U.S. Labor Secretary Marty Walsh made waves last week when he said in an interview that the U.S. economy is at a “fragile point” as the result of the rising threat of the Covid delta variant and swirling employment issues.
“[We] can’t let this get out of control,”he told Yahoo Finance. “We’re at a certain fragile point in our economy right now. Things are moving in the right direction. People are traveling. Tourism is picking up. Manufacturing is happening. Job growth is happening — and to have it go backwards would be tough.”
The good news: This “fragile point” is the result of some recent strength.
July marked one of the most successful months for employment in recent memory, as non-farm payrolls rose by 943,000 and the unemployment rate fell to 5.4%. Good news, right? And it exceeded expectations.
The bad news: You’ve heard of the Covid-19 delta variant, I’m sure. But what about lambda?

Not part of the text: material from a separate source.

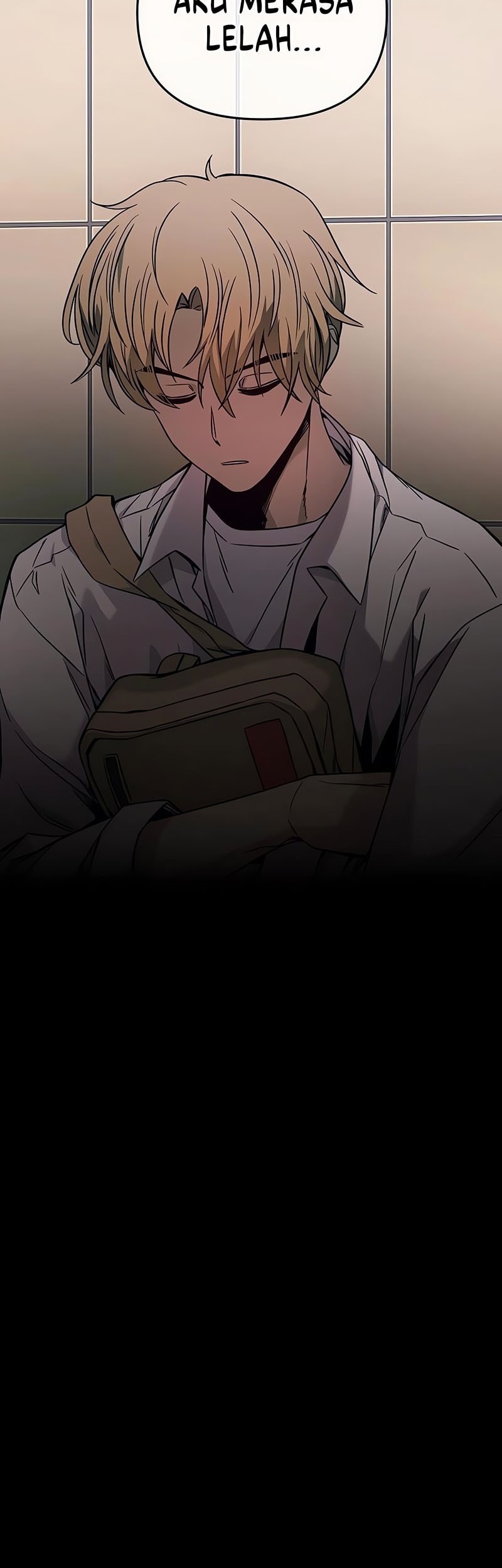 My Bias Gets On The Last Train Chapter 21 Gambar 45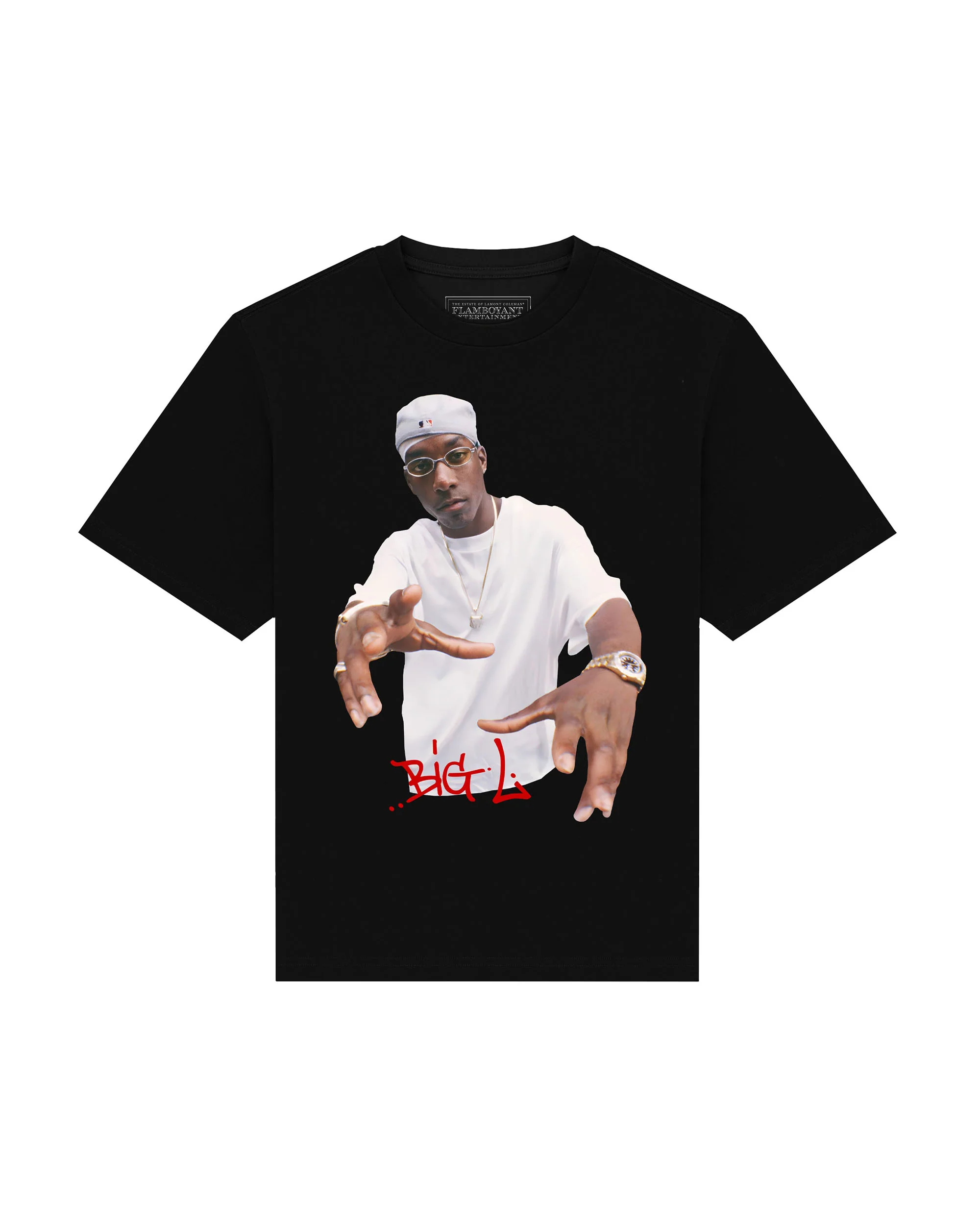 Put It On T-Shirt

Flagged by the World Health Organization as a “variant of interest,” lambda first emerged in Peru and has spread worldwide since late 2020. It’s more easily spread, more severe and more resistant to today’s vaccines than even delta. Fun.
Not only are there fears that the delta variant will slow the improving economic recovery, but lambda could be even worse on that front, further sidelining workers and businesses. Some companies are even slowing the return to work and instituting new mask and vaccine mandates.
Not good news.
My take: Look, the U.S. economy is resilient. We survived the last 18+ months not because of our can-do spirit but because of the fact that the economy is diversified enough to weather a storm in a few sectors without bottoming out. No matter what Covid throws at us, we will find a way through. But the concern is that, having used up all of its rescue measures and prevention measures in 2020, the U.S. doesn’t have much left in its arsenal to combat this latest wave. And we won’t know what’s coming until it gets here.